L’autre difficulté vient du livret lui-même : touffu, trop touffu, même pour qui aura pris le temps de le lire au préalable. Certes, il offre de belles aspérités pour un metteur en scène : compétition, dimension politique et patriotique, relation homo-érotique entre certains de ces hommes, dépassement de soi pour combler les crevasses individuelles. Mais il regorge également de chausse-trapes : lisibilité de l’action quand les deux équipes sont sur scène, notamment dans la première partie du spectacle, et surtout impossibles apparitions des femmes qui hantent les deux capitaines. Si après Notorious et Brokeback Moutain les visions et fantômes semblent être devenus la nouvelle marotte contemporaine équivalente à la scène de la folie, on se demande ce que viennent faire là ces deux femmes qui conversent dans une entrevue post-réaliste sur le sort de leur bien-aimé et leur abandon ? Etait-ce pour faire entendre un autre son de cloche vocal ? Mettre un peu d’amour dans l’affaire, la passion étant, semble-t-il, consubstantielle de tout opéra qui se respecte ?
© Wilfried Hösl
Reste une partition foisonnante, qui va du filet de son le plus ténu jusqu’aux tutti les plus volumineux. Le matériau musical, parfois atonal et très rythmique, n’est pas fondamentalement novateur mais il est utilisé à très bon escient pour décrire les ambiances glaciales ou la lente anesthésie de la mort de Scott et de ses compagnons. Il ne parvient cependant pas à produire de la tension et faire varier la temporalité de l’action. Tout cela se déroule dans une lenteur relative, avec quelques lourdeurs comme les scènes des crevasses ou le sacrifice des poneys et des chiens.
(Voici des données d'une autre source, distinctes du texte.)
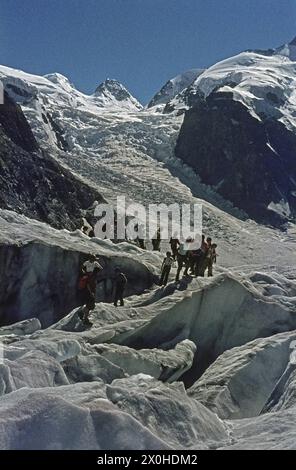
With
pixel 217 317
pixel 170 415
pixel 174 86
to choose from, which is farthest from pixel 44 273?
pixel 174 86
Dernière déception, la mise en scène d’Hans Neuenfels. Soudainement assagi, il présente une lecture très littérale et au ras du livret, qu’il manque en partie. Plus concentré sur la psychologie et les tourments des deux héros, il oublie la compétition, le patriotisme et même certaines relations interpersonnelles laissées en jachère, notamment entre les membres des équipées. Il parvient cependant à faire tenir ce « double opéra » sur la scène, bien aidé par les lumières de Stefan Bolliger.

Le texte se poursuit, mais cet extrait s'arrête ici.